Do you feel burned? Scientists can now tell by monitoring your sweat

From the inside it’s not hard to tell if you’re stressed. You may feel restless, notice your shoulders or jaw tense, have a headache, or even stay awake at night.

But, from the outside, it is a little harder to objectively measure stress and, in turn, to know how to treat it. But that could change soon.

Scientists have just published a paper reporting the creation of a portable electronic chip that can analyze how stressed you are by detecting a particular hormone in sweat.

“With a reliable, portable system, you can help doctors objectively quantify whether a patient is suffering from depression or exhaustion, for example, and whether their treatment is effective,” says lead author and nanotechnology researcher Ecole Polytechnique Fédérale de Lausanne. Adrian Ionescu.

“Moreover, doctors would have this information in real time. This would mark a major step forward in understanding these diseases. “

The chip tracks the hormone cortisol – a steroid hormone we have known for a long time is released by the adrenal glands in response to physiological stress, including physical stress or low blood glucose.

When your body releases cortisol, triggering those stressed feelings that we are all familiar with, it can be detected in saliva, sweat and urine.

“Cortisol can be secreted on impulse – you feel good and suddenly something happens that puts you under stress and your body starts to produce more of the hormone,” says Ionescu.

The patch works using an extended gate field effect transistor (EG-FET) made of graphene to analyze small amounts of cortisol in our sweat. The transistor uses short fragments of DNA that bind to cortisol, pulling the hormone closer to the sensor.

This may seem excessive to those lucky enough to avoid persistent stress – after all, we all stress from time to time. But when stress levels remain high – also known as chronic stress – it can lead to a variety of problems.

“Disorders such as obesity, metabolic syndrome, type 2 diabetes, heart disease, allergy, anxiety, depression, fatigue syndrome and exhaustion are often associated with dysfunctions of the stress axes,” the team wrote in their paper.

The team hopes that the patch will be able to record cortisol levels throughout the day, which will show if the patient has a normal cortisol curve or if something is wrong.

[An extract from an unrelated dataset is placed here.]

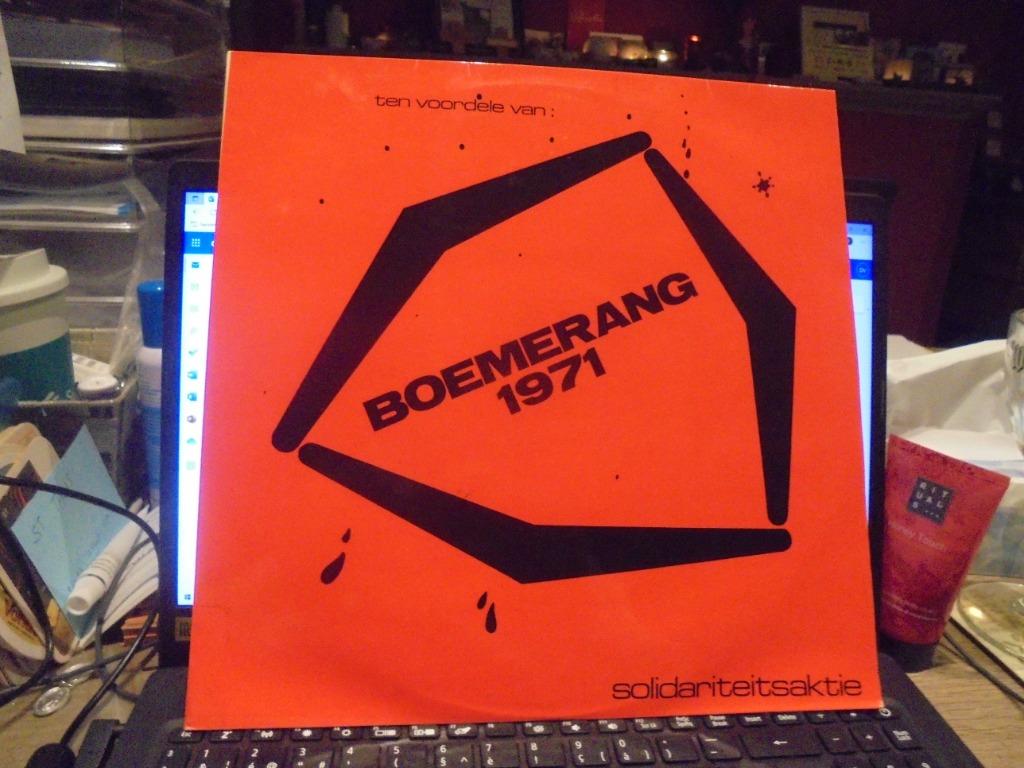 Boomerang 1971, Ophalen of Verzenden, Gebruikt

“Cortisol levels have a circadian rhythm in the serum throughout the day, with the highest level in the morning (~ 30 min after waking up, 0.14-0.69 µM) and the lowest level at night (0.083-0, 36 µM). stress can disrupt this rhythm and lead to an abnormal increase in cortisol levels, “the team wrote.

“Although short-term activation of the hypothalamic-pituitary-adrenal axis is adaptive and necessary for daily life, both high and low cortisol levels, as well as disturbed circadian rhythms, are involved in physical and psychological disorders.”

You can’t go out and get one of these stress patches yet quite a bit, but the team hopes to test the sensor in a hospital trial soon. Look at this space.

The paper was published in Communication materials.